(Source entries)

"""

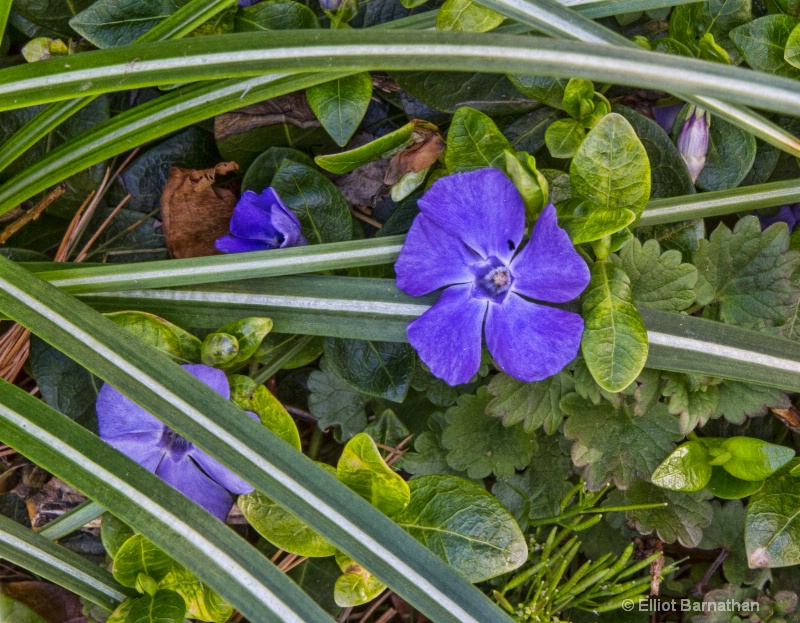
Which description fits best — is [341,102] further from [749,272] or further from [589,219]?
[749,272]

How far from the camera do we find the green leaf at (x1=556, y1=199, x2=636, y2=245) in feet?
3.17

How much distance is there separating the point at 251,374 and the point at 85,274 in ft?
1.11

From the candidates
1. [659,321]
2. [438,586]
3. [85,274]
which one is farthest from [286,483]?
[659,321]

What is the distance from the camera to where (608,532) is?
1.41 metres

"""

Copy all of the entries above word for word, leaving out the pictures.

Which description fits best — is [341,102] further from [749,272] or further from [589,219]?
[749,272]

How far from the camera do we find the green leaf at (x1=556, y1=199, x2=636, y2=245) in feet?
3.17

How much distance is there separating the point at 251,374 and the point at 85,274 in ft?
1.11

From the candidates
1. [659,321]
2. [438,586]
3. [85,274]
which one is farthest from [286,483]?
[659,321]

What is the distance from the camera to where (608,532) is?
1.41 metres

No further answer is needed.